• [Extract provided]:
##########

I'm looking to use some publicly available data from samples that have had proteomics and bulk RNAseq done on them. However, I'm having issues resolving the actual correlation and assigning the metadata.
For example, this is my workflow for the RNA file:
#Load data as csv. First column is gene ID with gene names going down, every other column #has the sample name with normalized expression values. Remove duplicates in gene name (ID) geneExpf="file.csv" rna=read.table(geneExpf, as.is=TRUE, header=TRUE, sep=',', check.names=FALSE) rna = distinct(rna, ID, .keep_all = TRUE) #Re-label data as matrix and make expression values numeric rna_matrix=as.matrix(as.numeric(rna[,2:ncol(rna)])) #Make new matrix of rna genes present in protein set and remove duplicates rna_common = as.matrix(rna[rna$ID %in% protein$ID,]) #Make correlation table for downstream use (corrplot, etc) and ignore NA values cormatrix <- cor(rna, protein, use = "pairwise.complete.obs")

##########

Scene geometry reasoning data
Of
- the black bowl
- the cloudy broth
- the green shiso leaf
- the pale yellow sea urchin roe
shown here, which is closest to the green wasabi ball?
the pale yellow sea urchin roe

##########

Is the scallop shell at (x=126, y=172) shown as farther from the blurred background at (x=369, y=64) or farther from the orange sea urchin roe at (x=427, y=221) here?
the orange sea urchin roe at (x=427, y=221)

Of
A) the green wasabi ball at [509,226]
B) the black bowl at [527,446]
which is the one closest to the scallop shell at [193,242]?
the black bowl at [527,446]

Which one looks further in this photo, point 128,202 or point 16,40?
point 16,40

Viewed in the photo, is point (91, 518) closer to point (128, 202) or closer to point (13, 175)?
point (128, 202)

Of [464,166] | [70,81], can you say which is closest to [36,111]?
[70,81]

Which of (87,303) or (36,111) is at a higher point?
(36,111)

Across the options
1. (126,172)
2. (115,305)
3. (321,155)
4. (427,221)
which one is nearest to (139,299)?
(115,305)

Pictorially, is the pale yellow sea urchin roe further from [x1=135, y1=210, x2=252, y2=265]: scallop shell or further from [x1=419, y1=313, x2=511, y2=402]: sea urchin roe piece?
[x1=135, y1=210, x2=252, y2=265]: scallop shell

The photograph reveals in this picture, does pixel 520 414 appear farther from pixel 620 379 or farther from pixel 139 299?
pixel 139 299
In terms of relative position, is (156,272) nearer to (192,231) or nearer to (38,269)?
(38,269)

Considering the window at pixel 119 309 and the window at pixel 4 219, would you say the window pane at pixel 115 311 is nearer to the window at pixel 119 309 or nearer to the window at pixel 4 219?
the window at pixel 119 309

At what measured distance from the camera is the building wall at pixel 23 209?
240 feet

##########

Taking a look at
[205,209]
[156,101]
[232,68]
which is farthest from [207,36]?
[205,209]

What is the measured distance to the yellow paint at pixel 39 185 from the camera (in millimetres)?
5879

##########

• [Activities]:
1) List every distinct variable name that receives a value by assignment in the R code of the post about correlating RNAseq and proteomics data.
2) Write the next part of the post about correlating RNAseq and proteomics data, starting after its final line of code.

• [Answers to the exercise]:
1) geneExpf, rna, rna_matrix, rna_common, cormatrix

2)
However, cor returns back an error that reads:
'x' must be numeric
Even though I tried to make the expression values numeric. When I typeof rna[2,5] which is an arbitrary gene expression value for a sample it reads as a character and sometimes a double depending on the file, though I can't figure out why.
Does anyone have any suggestions for how to fix this issue? I'm spent a long time looking on stackexchange and biostars with people having the same issue, but few of them have been reading from csv files which I think might be my mistake.
Thanks for everyone's help. Greatly appreciated.